-- START SUPPLIED DATA --

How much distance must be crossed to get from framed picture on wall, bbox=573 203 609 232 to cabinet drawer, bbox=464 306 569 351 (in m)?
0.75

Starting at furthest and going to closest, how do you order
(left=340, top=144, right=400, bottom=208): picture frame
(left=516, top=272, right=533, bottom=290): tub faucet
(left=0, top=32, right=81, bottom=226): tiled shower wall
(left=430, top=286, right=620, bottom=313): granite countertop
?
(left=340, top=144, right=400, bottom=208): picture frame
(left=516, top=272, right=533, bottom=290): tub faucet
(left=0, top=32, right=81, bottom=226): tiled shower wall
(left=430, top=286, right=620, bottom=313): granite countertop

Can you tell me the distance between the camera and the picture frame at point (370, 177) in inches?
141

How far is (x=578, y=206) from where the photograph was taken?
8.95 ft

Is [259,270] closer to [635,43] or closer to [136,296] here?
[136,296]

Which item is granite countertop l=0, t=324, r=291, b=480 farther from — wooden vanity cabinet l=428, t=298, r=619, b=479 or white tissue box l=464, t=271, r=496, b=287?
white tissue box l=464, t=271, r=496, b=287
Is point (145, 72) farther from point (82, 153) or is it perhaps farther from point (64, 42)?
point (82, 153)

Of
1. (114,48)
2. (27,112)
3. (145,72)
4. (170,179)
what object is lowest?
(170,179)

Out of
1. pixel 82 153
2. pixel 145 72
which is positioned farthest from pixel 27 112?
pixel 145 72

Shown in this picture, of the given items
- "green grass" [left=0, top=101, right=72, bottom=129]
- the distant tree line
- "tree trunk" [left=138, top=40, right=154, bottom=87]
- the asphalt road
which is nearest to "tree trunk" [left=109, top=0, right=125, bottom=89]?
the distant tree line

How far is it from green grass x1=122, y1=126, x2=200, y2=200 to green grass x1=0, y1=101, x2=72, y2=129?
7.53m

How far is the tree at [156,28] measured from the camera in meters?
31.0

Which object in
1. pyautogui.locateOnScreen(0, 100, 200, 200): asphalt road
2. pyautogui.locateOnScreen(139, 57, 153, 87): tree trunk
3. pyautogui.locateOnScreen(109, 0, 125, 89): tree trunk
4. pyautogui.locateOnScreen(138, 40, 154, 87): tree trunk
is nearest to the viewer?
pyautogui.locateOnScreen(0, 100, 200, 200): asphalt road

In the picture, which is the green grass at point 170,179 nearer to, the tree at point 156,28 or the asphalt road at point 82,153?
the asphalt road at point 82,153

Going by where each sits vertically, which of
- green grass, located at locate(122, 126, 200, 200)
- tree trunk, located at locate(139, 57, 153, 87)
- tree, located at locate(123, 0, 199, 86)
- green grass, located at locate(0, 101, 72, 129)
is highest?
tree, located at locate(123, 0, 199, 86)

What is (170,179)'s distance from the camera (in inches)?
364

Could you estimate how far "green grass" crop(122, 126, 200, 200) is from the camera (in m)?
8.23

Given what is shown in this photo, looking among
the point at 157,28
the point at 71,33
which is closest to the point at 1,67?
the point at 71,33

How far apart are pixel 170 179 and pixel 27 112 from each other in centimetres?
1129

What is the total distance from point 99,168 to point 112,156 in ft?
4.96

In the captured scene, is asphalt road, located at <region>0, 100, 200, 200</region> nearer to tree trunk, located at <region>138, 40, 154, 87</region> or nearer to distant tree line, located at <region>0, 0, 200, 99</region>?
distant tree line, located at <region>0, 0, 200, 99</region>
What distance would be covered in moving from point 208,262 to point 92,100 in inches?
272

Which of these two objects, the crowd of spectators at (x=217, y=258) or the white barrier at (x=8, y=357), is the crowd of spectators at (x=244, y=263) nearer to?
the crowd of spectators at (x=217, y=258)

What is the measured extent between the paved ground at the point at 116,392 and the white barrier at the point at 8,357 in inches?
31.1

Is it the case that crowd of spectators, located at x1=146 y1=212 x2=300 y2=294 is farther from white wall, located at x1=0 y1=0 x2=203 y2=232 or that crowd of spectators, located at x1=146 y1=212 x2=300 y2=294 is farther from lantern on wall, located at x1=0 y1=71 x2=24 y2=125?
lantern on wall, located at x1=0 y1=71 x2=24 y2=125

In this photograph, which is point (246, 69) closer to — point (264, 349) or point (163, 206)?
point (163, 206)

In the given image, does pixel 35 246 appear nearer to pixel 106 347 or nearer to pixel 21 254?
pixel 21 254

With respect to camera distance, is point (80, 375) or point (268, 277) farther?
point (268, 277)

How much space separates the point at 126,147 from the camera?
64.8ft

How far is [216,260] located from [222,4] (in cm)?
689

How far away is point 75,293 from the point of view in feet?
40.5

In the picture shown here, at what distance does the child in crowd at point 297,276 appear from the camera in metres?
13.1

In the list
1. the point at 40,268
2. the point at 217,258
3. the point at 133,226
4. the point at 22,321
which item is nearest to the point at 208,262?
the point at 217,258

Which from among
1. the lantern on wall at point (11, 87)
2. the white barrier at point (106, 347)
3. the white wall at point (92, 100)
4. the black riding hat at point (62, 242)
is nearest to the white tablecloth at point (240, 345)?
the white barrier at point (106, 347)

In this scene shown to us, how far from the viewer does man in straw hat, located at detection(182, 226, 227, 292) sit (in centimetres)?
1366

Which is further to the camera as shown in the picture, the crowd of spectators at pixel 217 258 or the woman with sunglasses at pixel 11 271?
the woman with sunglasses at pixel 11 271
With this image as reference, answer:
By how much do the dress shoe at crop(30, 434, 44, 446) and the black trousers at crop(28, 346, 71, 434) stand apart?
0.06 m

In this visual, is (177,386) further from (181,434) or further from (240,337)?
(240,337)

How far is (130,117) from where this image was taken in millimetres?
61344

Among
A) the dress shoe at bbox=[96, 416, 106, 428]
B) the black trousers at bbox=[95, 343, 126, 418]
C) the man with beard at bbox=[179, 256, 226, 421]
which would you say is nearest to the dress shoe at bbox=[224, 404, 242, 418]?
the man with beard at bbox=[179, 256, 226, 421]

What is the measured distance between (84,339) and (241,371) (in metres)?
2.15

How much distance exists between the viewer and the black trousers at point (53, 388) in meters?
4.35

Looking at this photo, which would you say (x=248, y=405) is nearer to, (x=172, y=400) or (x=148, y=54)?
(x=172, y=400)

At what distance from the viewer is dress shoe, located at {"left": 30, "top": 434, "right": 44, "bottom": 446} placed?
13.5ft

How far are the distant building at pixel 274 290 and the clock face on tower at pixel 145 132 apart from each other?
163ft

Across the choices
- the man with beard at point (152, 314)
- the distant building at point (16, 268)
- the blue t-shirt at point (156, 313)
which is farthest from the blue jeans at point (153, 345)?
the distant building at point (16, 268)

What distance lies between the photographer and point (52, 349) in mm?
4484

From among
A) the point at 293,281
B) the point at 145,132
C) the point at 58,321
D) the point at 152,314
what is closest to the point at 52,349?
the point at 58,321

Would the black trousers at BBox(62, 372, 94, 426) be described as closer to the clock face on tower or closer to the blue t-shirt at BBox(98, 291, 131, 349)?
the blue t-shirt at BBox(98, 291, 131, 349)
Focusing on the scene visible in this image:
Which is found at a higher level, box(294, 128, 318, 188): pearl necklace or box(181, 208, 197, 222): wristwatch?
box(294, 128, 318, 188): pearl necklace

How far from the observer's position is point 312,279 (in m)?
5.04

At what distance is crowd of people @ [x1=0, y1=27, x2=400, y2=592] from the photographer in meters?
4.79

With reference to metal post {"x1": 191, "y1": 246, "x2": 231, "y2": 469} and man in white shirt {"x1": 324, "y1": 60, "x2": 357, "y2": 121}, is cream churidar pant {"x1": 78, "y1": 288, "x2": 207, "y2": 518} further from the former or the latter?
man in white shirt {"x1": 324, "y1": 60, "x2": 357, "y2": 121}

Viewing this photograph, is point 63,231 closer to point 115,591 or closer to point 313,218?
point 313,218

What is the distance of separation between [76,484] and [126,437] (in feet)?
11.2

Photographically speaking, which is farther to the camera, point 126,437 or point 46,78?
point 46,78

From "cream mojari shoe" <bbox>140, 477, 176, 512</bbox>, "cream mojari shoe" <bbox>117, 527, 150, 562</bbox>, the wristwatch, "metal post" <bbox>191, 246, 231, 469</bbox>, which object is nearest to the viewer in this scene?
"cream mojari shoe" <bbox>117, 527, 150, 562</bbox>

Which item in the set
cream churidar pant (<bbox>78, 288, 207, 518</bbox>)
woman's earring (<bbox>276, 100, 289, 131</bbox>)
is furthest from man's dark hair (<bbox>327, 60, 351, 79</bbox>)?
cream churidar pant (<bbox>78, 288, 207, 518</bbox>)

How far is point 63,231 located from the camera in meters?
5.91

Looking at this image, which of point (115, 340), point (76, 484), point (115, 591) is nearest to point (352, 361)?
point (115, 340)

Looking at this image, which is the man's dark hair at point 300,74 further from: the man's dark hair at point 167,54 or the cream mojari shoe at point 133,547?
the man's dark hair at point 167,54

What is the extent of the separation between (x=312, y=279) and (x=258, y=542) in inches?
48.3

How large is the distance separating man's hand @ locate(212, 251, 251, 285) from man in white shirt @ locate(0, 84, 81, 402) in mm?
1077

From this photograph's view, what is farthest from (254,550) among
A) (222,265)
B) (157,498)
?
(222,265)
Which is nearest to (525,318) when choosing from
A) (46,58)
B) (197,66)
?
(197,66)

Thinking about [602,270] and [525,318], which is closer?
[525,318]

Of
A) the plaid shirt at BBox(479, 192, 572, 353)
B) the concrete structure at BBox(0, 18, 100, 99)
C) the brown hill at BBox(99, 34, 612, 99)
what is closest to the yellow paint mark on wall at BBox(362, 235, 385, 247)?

-- END SUPPLIED DATA --

(TASK DIRECTIONS): Rewrite the items from the line containing "How far is point" through the end of the items, putting "viewpoint" in place of "camera" and keeping everything else the same.

(TASK RESPONSE):
How far is point 63,231 located from the viewpoint in meters?
5.91

Looking at this image, which of point (115, 340), point (76, 484), point (115, 591) is nearest to point (352, 361)?
point (115, 340)

Looking at this image, which is the man's dark hair at point 300,74 further from: the man's dark hair at point 167,54 or the cream mojari shoe at point 133,547?
the man's dark hair at point 167,54

What is the extent of the separation between (x=312, y=279) and (x=258, y=542) in inches?
48.3

How large is the distance separating man's hand @ locate(212, 251, 251, 285) from man in white shirt @ locate(0, 84, 81, 402) in mm?
1077

From this photograph's view, what is farthest from (254,550) among
A) (222,265)
B) (157,498)
?
(222,265)
Which is nearest to (525,318) when choosing from
A) (46,58)
B) (197,66)
?
(197,66)

Thinking about [602,270] and [525,318], which is closer?
[525,318]

Of
A) the plaid shirt at BBox(479, 192, 572, 353)
B) the concrete structure at BBox(0, 18, 100, 99)
C) the brown hill at BBox(99, 34, 612, 99)
what is closest to the yellow paint mark on wall at BBox(362, 235, 385, 247)?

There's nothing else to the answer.